After attending the 1990 international conference in Boulder, what I have been suspecting for a few years was confirmed: namely, we are not succeeding in accomplishing one of Dr. Rolf’s primary tenets of Rolfing®, that Rolfing should decrease the compression of the lumbar spine, or at least arrest its compression as the individual ages. Observing my fellow Rolfers, I saw those results are not consistently showing up in our aging bodies and in considerably less than 10% of our population.
My premise is that our official approach to a body really only addresses the sleeve’ of the structure and ignores the core’s2 role in shaping the sleeve. The unspoken premise we have been holding is that the sleeve determines the form of the structure. Being an unspoken premise, it has remained outside our conscious inquiry. Possibly because we daily observe liquids, aggregate solids, gases and other amorphous masses conforming to the shape or structural tension of the containers which surround them, we unconsciously assume the same relationship exists between the sleeve that surrounds the core of human structure.
In my work, I have changed this premise from the idea that the sleeve determines the shape of the core to the premise that the core contents are shaping the sleeve.
What I saw in the well-“Rolfed” persons attending the international conference was a well-balanced, symmetrical, but shortening and bulging sleeve. To correct this problem in a post-ten structure of accumulating years, Rolfing must address the abdominal core’ contents directly, in order to elongate its mass and halt its entropic movement toward a spherical form. To do this, it is helpful to acknowledge the mesenteries’ of the abdominal core as its unifying structure in which are enmeshed the denser organ structures. This image makes it possible to approach the core contents as a unified field of connective tissue with varying loci of density.
Indirect and direct technique are not of much value here because of one’s inability to see or feel how the mesenteries should be arranged. Just as we have unspoken premises about our work, we also have a littlespoken-about technique, practiced by many of us, which can best be described as empathy. With this approach, one does not put something where it belongs; one applies energy to the tissue, waits for its response, and then follows it to where it wants to go. The following empowers the going.
This is the safest and most effective way I have found to unwind the entropic tension in the abdominal core. One soon realizes that through such an empathetic approach, the specific organs in the abdominal core are being accessed and opened as the mesenteries open. Just as the connective tissue in the sleeve tends to migrate to and contract around the bony attachments, likewise, the abdominal core-the connective tissue of the mesenteries-migrates to and contracts around the organs it positions. This is what causes organs to feel harder in older bodies. As the mesenteries, as ground substance of the core, open and lengthen, they release their constrictive hold on the organs they position, and the blood supply and innervation of the entire abdominal core improves. This, in turn, reduces the body’s need to generate anaerobic cancer cells in order to maintain its form, and already-established adaptive tissue will revert to a normal aerobic cell structure.

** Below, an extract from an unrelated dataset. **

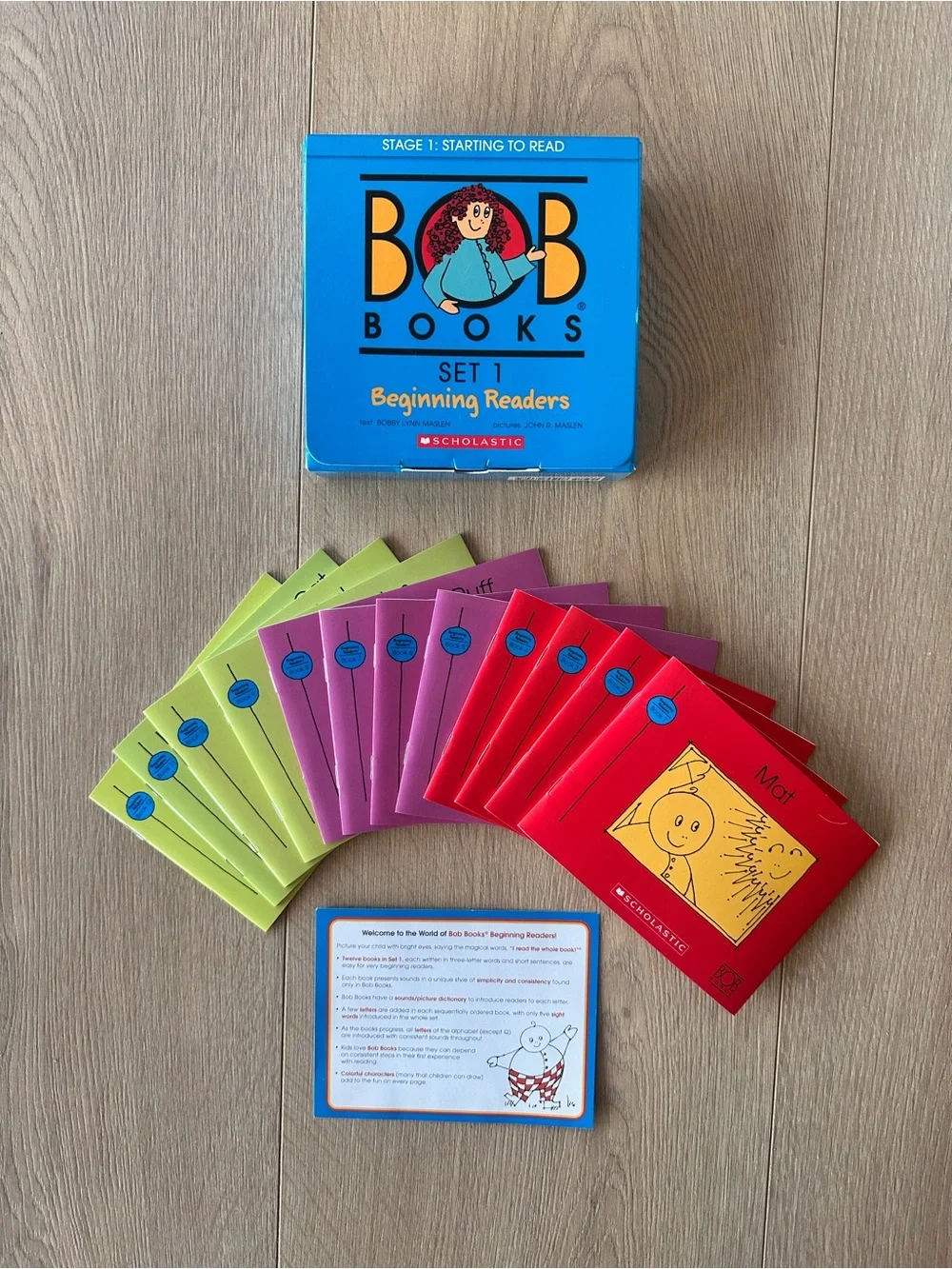 Scholastic Bob Books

Abdominal core distortion initially is established in the fetus through the umbilical connection to the mother’s core pattern which is consolidated in and reflected from her uterus. The core is further seriously injured when the umbilical cord is cut before its blood and nerve transmission functions naturally abate, sometimes after the placenta is expelled from the mother’s body. The umbilical cord in our culture is universally cut too soon, introducing an umbilical scar through the umbilicus into the entire core mesenteries. The nature and shape of this scarring will be a response to the mother’s core pattern already being reflected through the umbilical cord and, therefore, is different in each infant, even if the severance of the umbilical cord is done as similarly as possible with every newborn. The umbilical scar, as patterned by the maternal imprint, snaps into place as a violent shock to the core of the infant. This newly established scar in the core mesenteries continues to contract with age, distorting the sleeve as it does.
I have come to these realizations by remembering as the mesenteries of my own core have opened and released the deep lumbar scoliosis I have lived with all my life.
When we as a group begin to consciously address the abdominal core’s role in shaping structure, we will move into an entirely new era of dealing with what Dr. Rolf saw as structural compression. As she said with a twinkle in her eye at the close of her film, “If you want a different conclusion, you must first change your premise.”
1. Sleeve – Everything outside of the pleural and peritoneal membranes, consisting of what are generally termed the mesentery and peritoneal ligaments.
2. Core – The pleural membrane of the thorax and its contents, and the peritoneal membrane of the abdomen, along with its contents.
3. Abdominal core – the peritoneal membrane of the abdomen and its contents.
4. Mesenteries – the unifying connective tissue matrix of the abdominal core.